Новенький вёл себя как новенький. Смущался, безмолвствовал и никак не выражал своего отношения к разговору.

Митрофан даже не расслышал толком его голоса, когда тот при знакомстве называл свою фамилию. Фамилии его Митрофан не расслышал вовсе.

«Под занавес побаловался принципиальностью при новеньком» – без обиды подумал Митрофан о Пендюрине и, будто догоняя впустую ушедшее время, заторопился вниз по долгим ступенькам.

На них мы и столкнулись.

– Ну а теперь что? – спросил я, выслушав его одиссею.

– А что… Сегодня к вечеру отправит у меня последнюю машину корней на завод шаповаловское звено.

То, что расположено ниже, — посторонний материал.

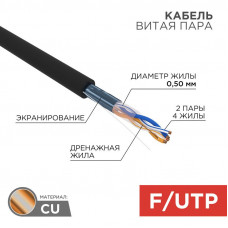 Кабель витая пара F/UTP, CAT 5e, PE, 2PR, 24AWG, OUTDOOR, SOLID, черный, 305м, REXANT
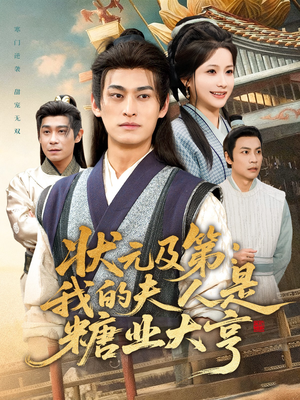 状元及第:我的夫人是糖业大亨(78集) 状元及第:我的夫人是糖业大亨(78集)好看短剧抢先看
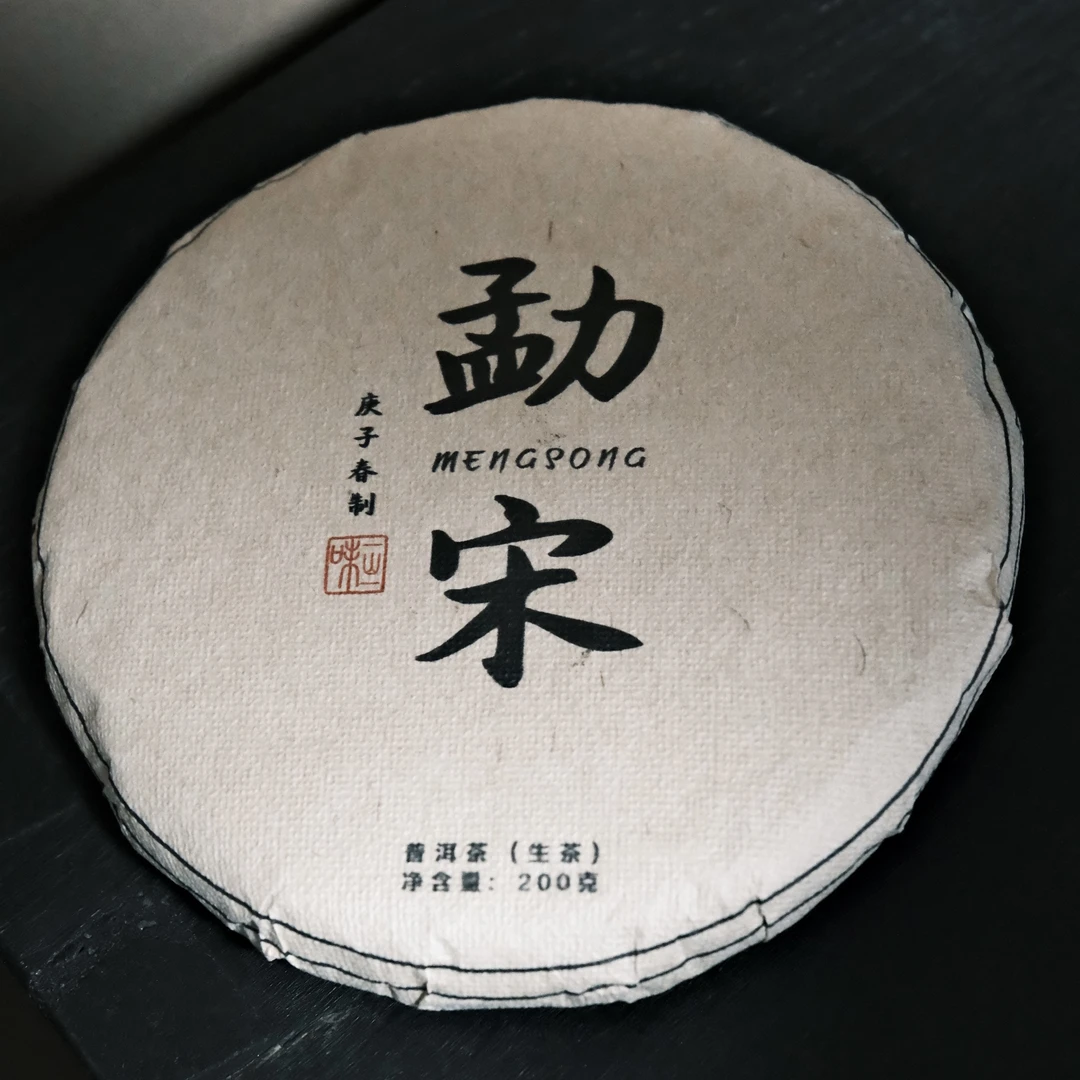 观一茶堂 | 云南普洱·2020年勐宋生茶200g饼茶不支持试喝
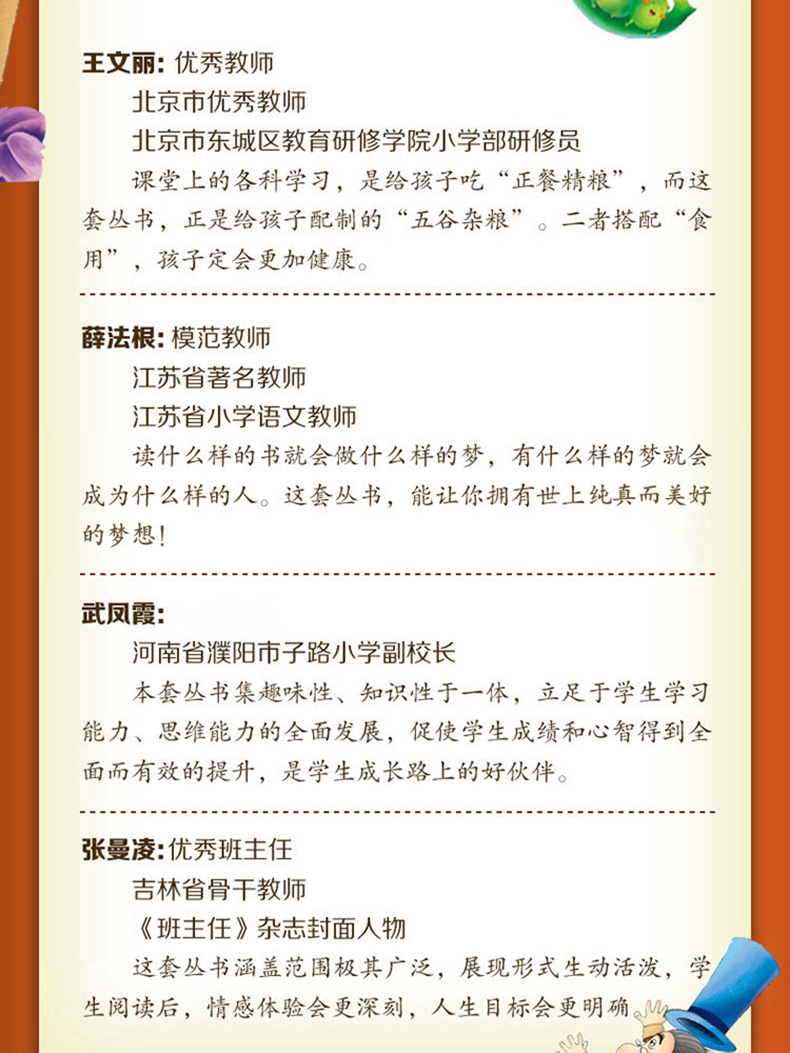 正版 小飞侠彼得·潘 彩图注音版班主任推荐小学生必读丛书 小书虫阅读系列 6-9岁儿童书北京教育出版社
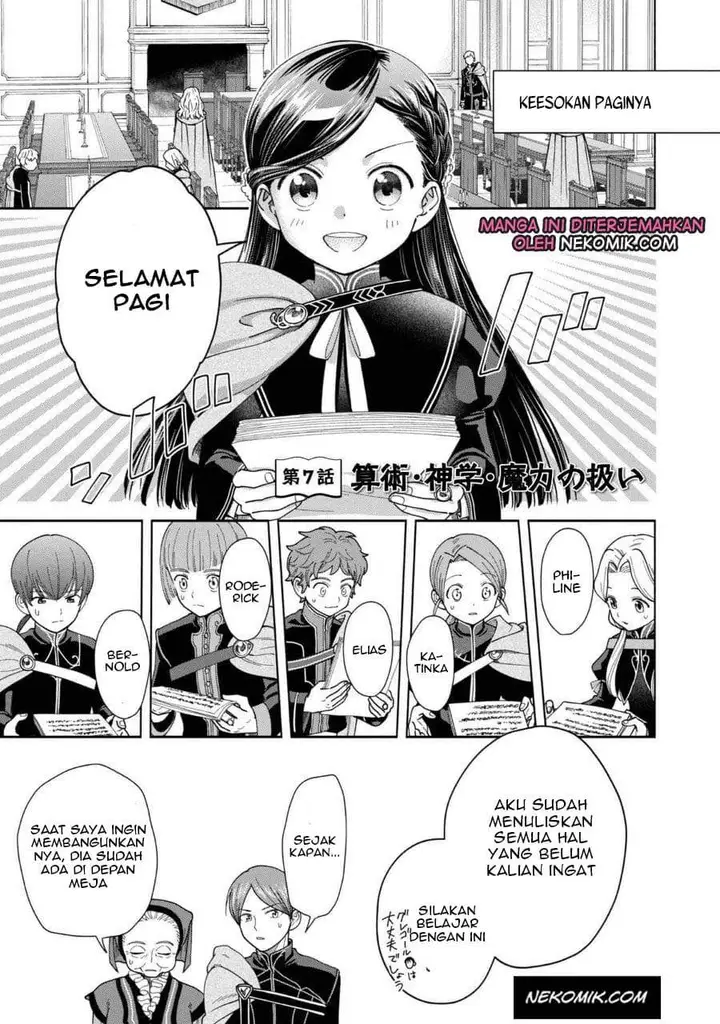 image-komik-honzuki-no-gekokujou-part-4-chapter-7-1/34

Завтра с утра кину всё это звено Суховерхову, а взамен всё ж вырву этих двух молодцов, – щёлкнул пальцем по карточке. – Эх, братушенька… Всё в нашей жизни сирк!.. Большо-ой сирк!

Митрофан засобирался снова ехать к Суховерхову.

Откладывать дальше было некуда. Я напрямую спросил про главное, ради чего и приходил сюда.

– А как тут мама?

– А что мама? – удивился Митрофан. – Мать у нас молодца! Героический товарищ! Бегает! Бегает, как «Жигуленок» повышенной проходимости, якорь тебя!

– Ты когда её видел в последний раз?

– Да вот Людаш приболела как-то… Мне в область, Лизе на работу… Мы и кликни мать на посидушки. Было это… Да с месяц, пожалуй, корова уже отжевала. Ну, ладно, до вечера. К огням туда поближе нагряну к вам со своими невестами. Честь по чести уборонуем по стограмидзе. Никуда ты не денешься.

Слушал я его и думал, знает ли он про то, что с мамой?

Глава пятая

Руку, ногу переломишь, сживется;
а душу переломишь, не сживется.

1

Глеб стоял в сенцах у мартена,[167] у газовой плиты, бросал в кастрюлю нарезанную палочками картошку. Я тоже был при важном деле, держал горячую крышку.

У дальнего угла дома зачавкали нарастающие звуки шагов.

Редкие тяжёлые шаги стали перемешиваться с лёгкими, быстрыми, весёлыми.

– Начальник со своей дружной семейкой надвигается! – сказал Глеб.

– Откуда ты знаешь?

– Этот пузогрей за версту выпивон чует. Иначе и не был бы Начальник.

Глеб улыбнулся мне – а что я говорил! – увидав в дверях Митрофана с баяном на плече.

– Ну что, братцы-нанайцы, гостей принимаете? – Митрофан подал руку Глебу, потом мне. – Приёмный сегодня у вас день?

– Приёмный, приёмный, Никитч! – одновременно и озорно, и недовольно, и нетерпеливо открикнула Митрофану из-за его спины Лялька. – Всё прикольненько!

Насколько я помнил, при мне она почему-то всегда звала отца по отчеству, которое всё ещё путём не выговаривала, или, пожалуй, и это ближе к вероятности, нарочито ломала. Выходило как-то фыркающе, звучно.

– Никитч, ну ты совсем обнаглел. Не пройти!

Вжала, будто кусочек картины, верх лица в малое пространство между косяком и плечом Митрофана, без церемоний подтолкнула его вперёд, втеснилась в сенцы.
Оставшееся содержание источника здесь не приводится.